Reading text -
>> Begin

I recently joined SAS in a brand new role: I'm a Developer Advocate. My job is to help SAS customers who want to access the power of SAS from within other applications, or who might want to build their own applications that leverage SAS analytics. For my first contribution, I decided to write an article about a quick task that would interest developers and that isn't already heavily documented. So was born this novice's experience in using R (and RStudio) with SAS Viya. This writing will chronicle my journey from the planning stages, all the way to running commands from RStudio on the data stored in SAS Viya. This is just the beginning; we will discuss at the end where I should go next.
Why use SAS Viya with R?
From the start, I asked myself, "What's the use case here? Why would anyone want to do this?" After a bit of research discussion with my SAS colleagues, the answer became clear. R is a popular programming language used by data scientists, developers, and analysts – even within organizations that also use SAS. However, R has some well-known limitations when working with big data, and our SAS customers are often challenged to combine the work of a diverse set of tools into a well-governed analytics lifecycle. Combining the developers' familiarity of R programming with the power and flexibility of SAS Viya for data storage, analytical processing, and governance, this seemed like a perfect exercise. For this purpose of this scenario, think of SAS Viya as the platform and the Cloud Analytics Server (CAS) is where all the data is stored and processed.

>> End

Goals -
1. From the article on using R with SAS Viya, copy the passage starting at "I recently joined" and ending at "should go next.".
2. Continue the article on using R with SAS Viya from the point where it stops.

Data section -

>> Begin

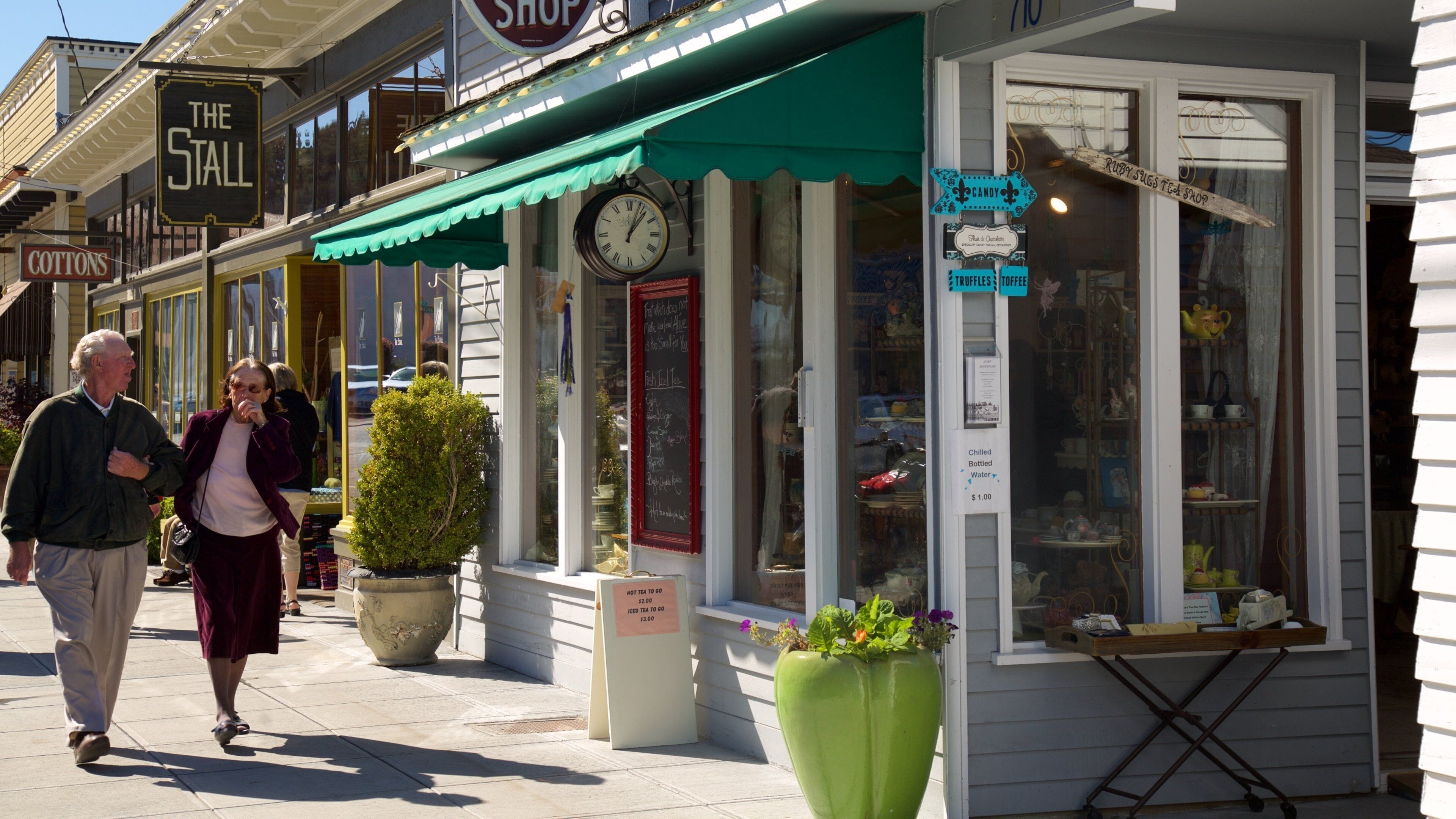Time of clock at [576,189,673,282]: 1:03
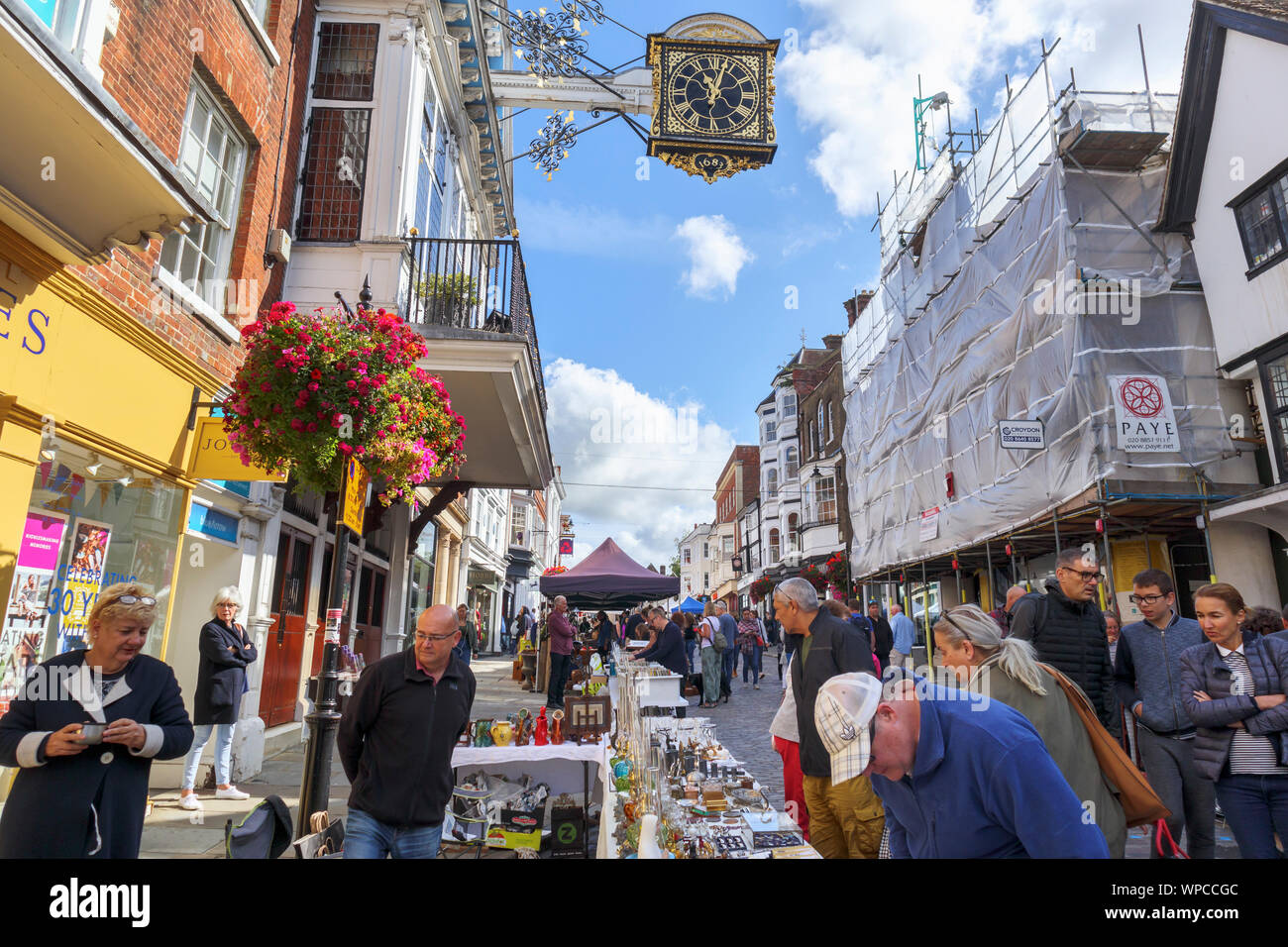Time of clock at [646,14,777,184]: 11:02
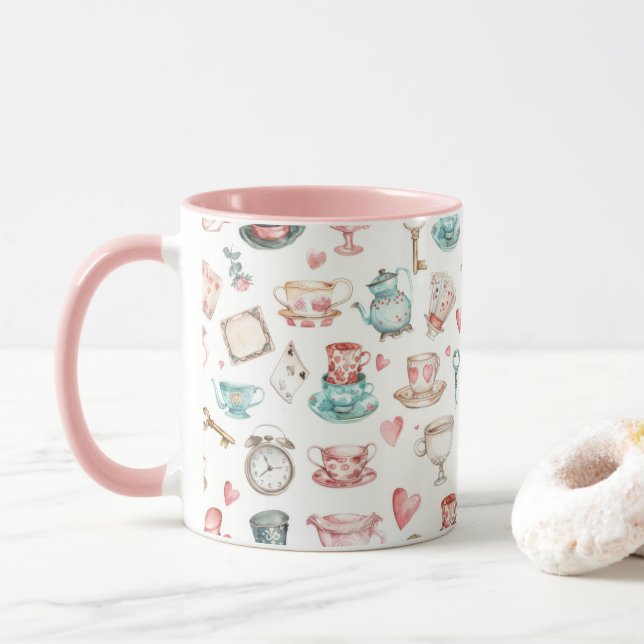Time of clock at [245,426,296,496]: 11:13
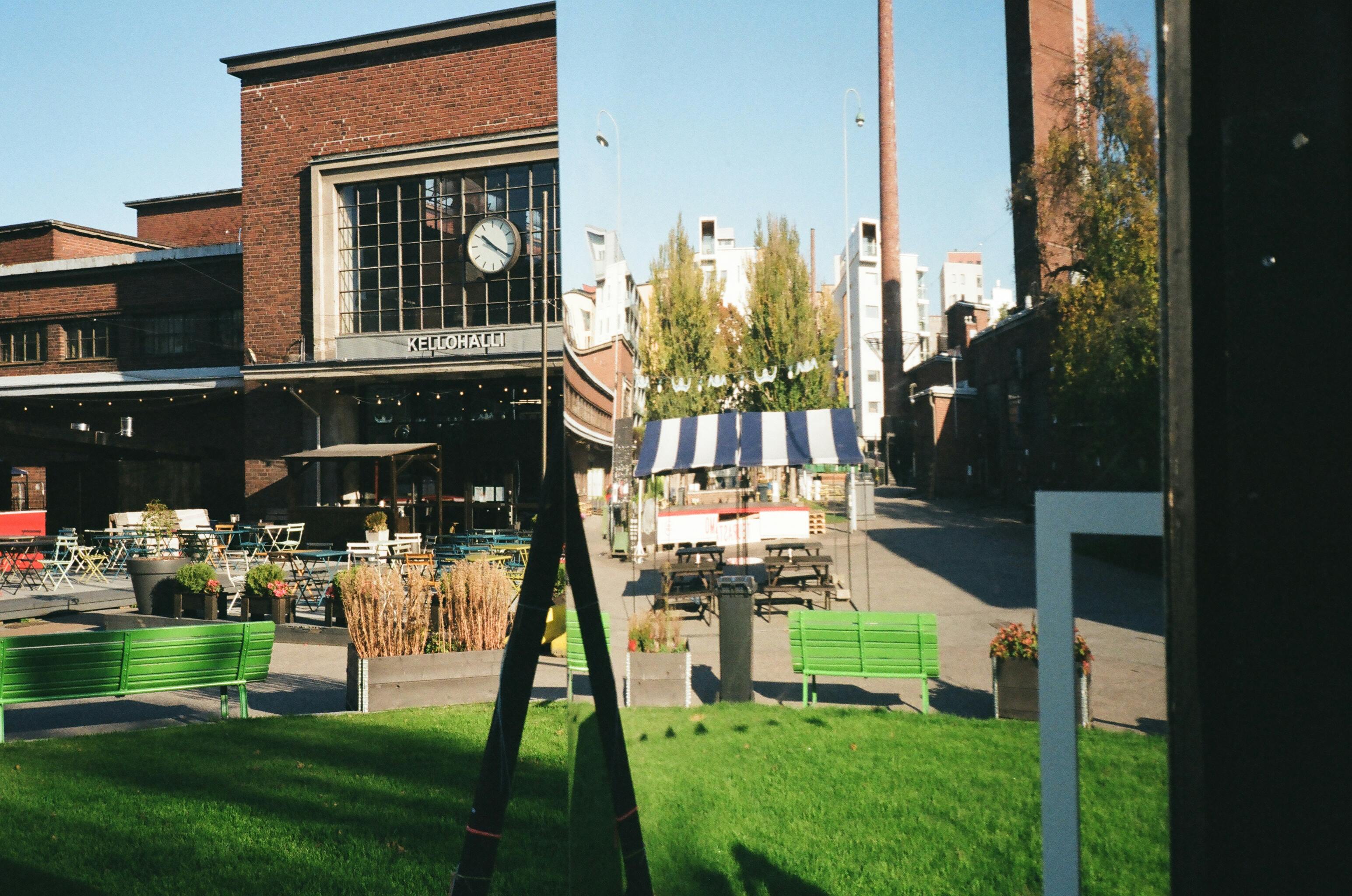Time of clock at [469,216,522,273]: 10:20
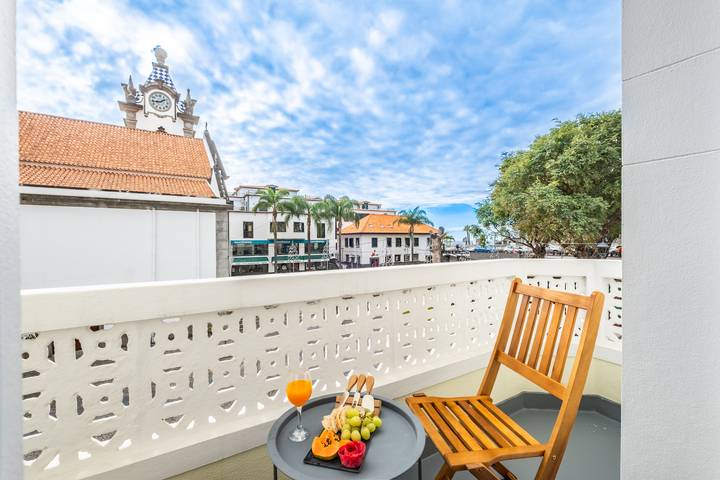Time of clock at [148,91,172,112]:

>> End

The replies -
1.
I recently joined SAS in a brand new role: I'm a Developer Advocate. My job is to help SAS customers who want to access the power of SAS from within other applications, or who might want to build their own applications that leverage SAS analytics. For my first contribution, I decided to write an article about a quick task that would interest developers and that isn't already heavily documented. So was born this novice's experience in using R (and RStudio) with SAS Viya. This writing will chronicle my journey from the planning stages, all the way to running commands from RStudio on the data stored in SAS Viya. This is just the beginning; we will discuss at the end where I should go next.

2.
How I got started with SAS Viya
I did not want to start with the task of deploying my own SAS Viya environment. This is a non-trivial activity, and not something an analyst would tackle, so the major pre-req here is you'll need access to an existing SAS Viya setup. Fortunately for me, here at SAS we have preconfigured SAS Viya environments available on a private cloud that we can use for demos and testing. So, SAS Viya is my server-side environment. Beyond that, a client is all I needed. I used a generic Windows machine and got busy loading some software.
What documentation did I use/follow?
I started with the official SAS documentation: SAS Scripting Wrapper for Analytics Transfer (SWAT) for R.
The first two things I installed were R and RStudio, which I found at these locations:
The installs were uneventful, so I'll won't list all those steps here. Next, I installed a couple of pre-req R packages and attempted to install the SAS Scripting Wrapper for Analytics Transfer (SWAT) package for R. Think of SWAT as what allows R and SAS to work together. In an R command line, I entered the following commands:
> install.packages('httr') > install.packages('jsonlite') > install.packages('https://github.com/sassoftware/R-swat/releases/download/v1.2.1/R-swat-1.2.1-> linux64.tar.gz', repos=NULL, type='file')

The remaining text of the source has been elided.